Copy out the records below, swapping "shadow on hillside" for "shaded slope" wherever it appears and changing nothing else. Leave the pictures out of your answer.

Spatial questions linked to pictures
___
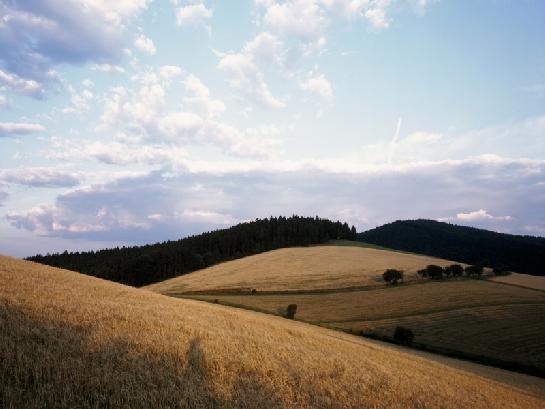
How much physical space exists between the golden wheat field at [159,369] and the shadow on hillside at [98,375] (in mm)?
22

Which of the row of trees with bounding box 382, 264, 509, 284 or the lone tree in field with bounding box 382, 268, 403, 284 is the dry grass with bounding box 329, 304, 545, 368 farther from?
the row of trees with bounding box 382, 264, 509, 284

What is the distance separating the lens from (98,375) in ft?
25.6

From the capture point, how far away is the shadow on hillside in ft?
22.6

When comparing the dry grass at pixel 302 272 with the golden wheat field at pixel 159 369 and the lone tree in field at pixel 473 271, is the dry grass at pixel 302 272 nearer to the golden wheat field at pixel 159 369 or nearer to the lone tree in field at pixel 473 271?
the lone tree in field at pixel 473 271

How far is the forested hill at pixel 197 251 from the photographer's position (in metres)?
127

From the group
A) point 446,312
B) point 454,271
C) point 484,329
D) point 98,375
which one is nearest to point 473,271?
point 454,271

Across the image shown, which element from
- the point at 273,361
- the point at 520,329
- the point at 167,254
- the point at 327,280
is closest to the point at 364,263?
the point at 327,280

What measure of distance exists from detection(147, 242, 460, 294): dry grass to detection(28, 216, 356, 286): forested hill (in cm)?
3153

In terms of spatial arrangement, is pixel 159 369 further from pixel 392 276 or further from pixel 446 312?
pixel 392 276

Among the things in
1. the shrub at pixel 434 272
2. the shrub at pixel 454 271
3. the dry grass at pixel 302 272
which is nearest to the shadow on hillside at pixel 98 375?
the dry grass at pixel 302 272

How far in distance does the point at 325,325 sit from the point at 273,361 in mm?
33772

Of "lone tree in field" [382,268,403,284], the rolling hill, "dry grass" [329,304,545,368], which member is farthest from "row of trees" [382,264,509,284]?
"dry grass" [329,304,545,368]

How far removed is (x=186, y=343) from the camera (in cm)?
1163

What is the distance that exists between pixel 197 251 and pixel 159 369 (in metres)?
140
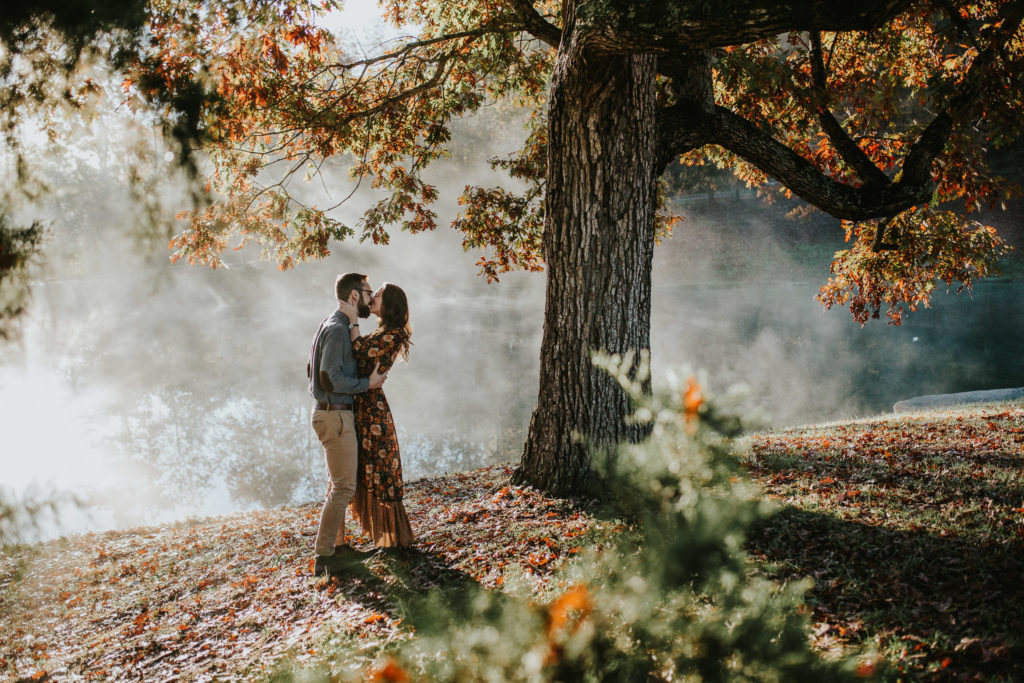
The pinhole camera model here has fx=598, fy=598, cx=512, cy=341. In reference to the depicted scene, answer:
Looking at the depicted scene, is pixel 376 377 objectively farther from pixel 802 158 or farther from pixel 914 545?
pixel 802 158

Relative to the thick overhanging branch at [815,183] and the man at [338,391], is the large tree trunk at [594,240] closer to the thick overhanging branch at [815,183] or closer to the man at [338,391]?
the thick overhanging branch at [815,183]

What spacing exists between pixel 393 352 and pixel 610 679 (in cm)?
362

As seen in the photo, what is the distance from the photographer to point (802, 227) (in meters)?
33.9

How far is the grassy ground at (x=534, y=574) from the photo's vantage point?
3.05 meters

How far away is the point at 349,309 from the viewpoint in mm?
4621

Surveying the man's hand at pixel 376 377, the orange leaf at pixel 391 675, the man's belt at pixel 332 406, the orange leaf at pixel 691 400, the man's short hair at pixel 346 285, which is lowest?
the orange leaf at pixel 391 675

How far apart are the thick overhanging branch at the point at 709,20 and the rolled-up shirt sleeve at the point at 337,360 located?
286cm

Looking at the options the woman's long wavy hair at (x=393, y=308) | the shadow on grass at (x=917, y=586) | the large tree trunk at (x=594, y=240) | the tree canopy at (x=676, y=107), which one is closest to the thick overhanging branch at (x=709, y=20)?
the tree canopy at (x=676, y=107)

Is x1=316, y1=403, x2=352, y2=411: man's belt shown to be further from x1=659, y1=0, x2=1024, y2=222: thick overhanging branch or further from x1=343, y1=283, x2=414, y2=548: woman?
x1=659, y1=0, x2=1024, y2=222: thick overhanging branch

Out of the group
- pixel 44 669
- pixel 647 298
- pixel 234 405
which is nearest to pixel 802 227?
pixel 234 405

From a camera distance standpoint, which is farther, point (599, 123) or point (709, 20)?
point (599, 123)

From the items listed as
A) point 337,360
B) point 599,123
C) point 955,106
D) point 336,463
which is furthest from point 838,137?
point 336,463

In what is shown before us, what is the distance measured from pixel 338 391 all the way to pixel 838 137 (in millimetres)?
6141

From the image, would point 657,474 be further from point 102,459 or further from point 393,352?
point 102,459
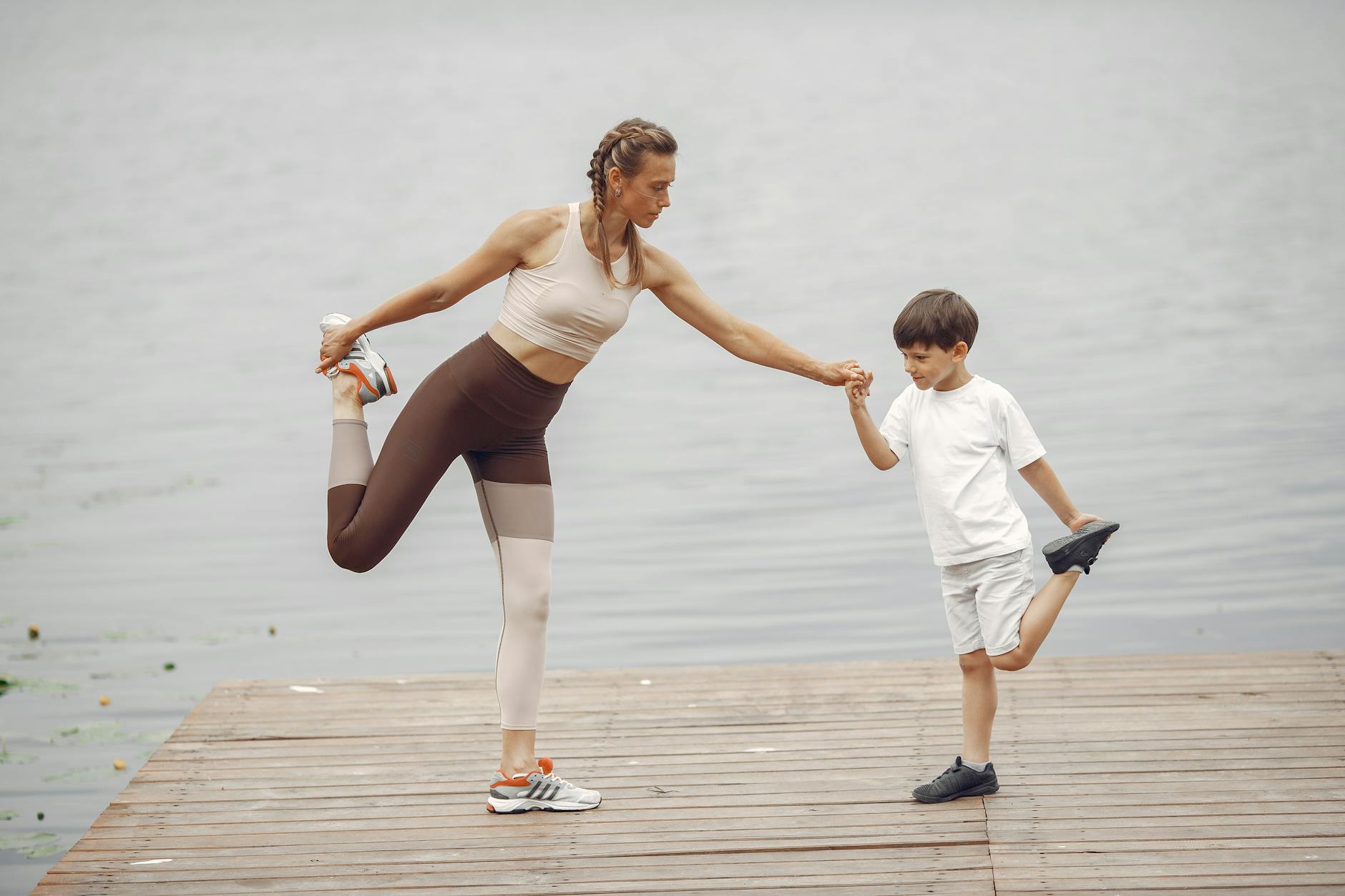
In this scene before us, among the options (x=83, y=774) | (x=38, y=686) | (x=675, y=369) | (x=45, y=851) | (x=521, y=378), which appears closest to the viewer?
(x=521, y=378)

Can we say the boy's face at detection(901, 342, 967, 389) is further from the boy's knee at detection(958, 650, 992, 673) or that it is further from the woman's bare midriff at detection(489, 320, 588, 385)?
the woman's bare midriff at detection(489, 320, 588, 385)

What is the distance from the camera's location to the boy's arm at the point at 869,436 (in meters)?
4.20

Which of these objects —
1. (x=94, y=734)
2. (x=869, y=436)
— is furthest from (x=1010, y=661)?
(x=94, y=734)

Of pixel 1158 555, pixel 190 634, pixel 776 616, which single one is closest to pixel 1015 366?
pixel 1158 555

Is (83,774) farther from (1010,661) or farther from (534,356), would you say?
(1010,661)

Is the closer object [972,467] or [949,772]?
[972,467]

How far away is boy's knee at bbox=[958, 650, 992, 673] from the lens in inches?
169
___
Answer to this exercise:
How much physical space exists between the golden wheat field at [159,369] and the shaded slope at [98,375] (in mm)?
22

Which of the row of trees with bounding box 382, 264, 509, 284 or the lone tree in field with bounding box 382, 268, 403, 284 is the dry grass with bounding box 329, 304, 545, 368 farther from?
the row of trees with bounding box 382, 264, 509, 284

What is the distance separating the lens from (98,375) in ft?
25.6

From the capture point, how far away is the shaded slope in ft?
22.6

When comparing the dry grass at pixel 302 272 with the golden wheat field at pixel 159 369 and the lone tree in field at pixel 473 271, is the dry grass at pixel 302 272 nearer to the golden wheat field at pixel 159 369 or nearer to the lone tree in field at pixel 473 271?
the lone tree in field at pixel 473 271

How far is the forested hill at pixel 197 251 from the photographer's position (in metres)?
127

From the group
A) point 446,312
B) point 454,271
C) point 484,329
D) point 98,375
which one is nearest to point 473,271?
point 454,271

Across the image shown, which element from
- the point at 273,361
- the point at 520,329
- the point at 167,254
- the point at 327,280
is closest to the point at 364,263?
the point at 327,280

What measure of distance exists from detection(147, 242, 460, 294): dry grass to detection(28, 216, 356, 286): forested hill (in cm)?
3153

In terms of spatial arrangement, is pixel 159 369 further from pixel 392 276 or further from pixel 446 312?
pixel 392 276

Among the things in
1. the shrub at pixel 434 272
2. the shrub at pixel 454 271
3. the dry grass at pixel 302 272
which is nearest to the shaded slope at pixel 98 375?
the dry grass at pixel 302 272

How far in distance does the point at 325,325 sit from the point at 273,361 in mm?
33772

Of "lone tree in field" [382,268,403,284], the rolling hill, "dry grass" [329,304,545,368], which member is farthest from "row of trees" [382,264,509,284]?
"dry grass" [329,304,545,368]

How far removed is (x=186, y=343) from the camera (in cm)?
1163

What is the distance that exists between pixel 197 251 and pixel 159 369 (in metres)?
140
The pinhole camera model here has fx=598, fy=598, cx=512, cy=341. In reference to the depicted scene, answer:
Looking at the depicted scene, is pixel 376 377 objectively farther from pixel 802 158 or farther from pixel 914 545?
pixel 802 158

Relative to the thick overhanging branch at [815,183] and the man at [338,391], is the large tree trunk at [594,240] closer to the thick overhanging branch at [815,183] or closer to the man at [338,391]?
the thick overhanging branch at [815,183]

What spacing exists between pixel 393 352 and pixel 610 679 (in cm)?
362

As seen in the photo, what is the distance from the photographer to point (802, 227) (in meters)?
33.9

How far is the grassy ground at (x=534, y=574) from the photo's vantage point?
3.05 meters

How far away is the point at 349,309 from the viewpoint in mm?
4621

Surveying the man's hand at pixel 376 377, the orange leaf at pixel 391 675, the man's belt at pixel 332 406, the orange leaf at pixel 691 400, the man's short hair at pixel 346 285, which is lowest?
the orange leaf at pixel 391 675

How far apart are the thick overhanging branch at the point at 709,20 and the rolled-up shirt sleeve at the point at 337,360 located?
286cm

Looking at the options the woman's long wavy hair at (x=393, y=308) | the shadow on grass at (x=917, y=586) | the large tree trunk at (x=594, y=240) | the tree canopy at (x=676, y=107), which one is closest to the thick overhanging branch at (x=709, y=20)?
the tree canopy at (x=676, y=107)

Is x1=316, y1=403, x2=352, y2=411: man's belt shown to be further from x1=659, y1=0, x2=1024, y2=222: thick overhanging branch or further from x1=343, y1=283, x2=414, y2=548: woman?
x1=659, y1=0, x2=1024, y2=222: thick overhanging branch

Out of the group
- pixel 44 669
- pixel 647 298
- pixel 234 405
which is nearest to pixel 802 227?
pixel 234 405

From a camera distance standpoint, which is farther, point (599, 123) or point (709, 20)?
point (599, 123)

From the items listed as
A) point 337,360
B) point 599,123
C) point 955,106
D) point 336,463
which is furthest from point 838,137?
point 336,463

In what is shown before us, what is the distance measured from pixel 338 391 all the way to pixel 838 137 (in millimetres)?
6141

From the image, would point 657,474 be further from point 102,459 or further from point 393,352?
point 102,459
In this scene before us, among the options (x=83, y=774) | (x=38, y=686) | (x=675, y=369) | (x=45, y=851) | (x=521, y=378), which appears closest to the viewer?
(x=521, y=378)

Can we say the boy's face at detection(901, 342, 967, 389) is further from the boy's knee at detection(958, 650, 992, 673) or that it is further from the woman's bare midriff at detection(489, 320, 588, 385)?
the woman's bare midriff at detection(489, 320, 588, 385)

What is the distance from the camera's location to the boy's arm at the point at 869,436 (in meters)?
4.20

Which of these objects —
1. (x=94, y=734)
2. (x=869, y=436)
— is furthest from (x=1010, y=661)?
(x=94, y=734)

Of pixel 1158 555, pixel 190 634, pixel 776 616, which single one is closest to pixel 1015 366?
pixel 1158 555

Is (83,774) farther from (1010,661) or farther from (534,356), would you say?
(1010,661)

Is the closer object [972,467] or [949,772]?
[972,467]

How far away is boy's knee at bbox=[958, 650, 992, 673] from the lens in inches?
169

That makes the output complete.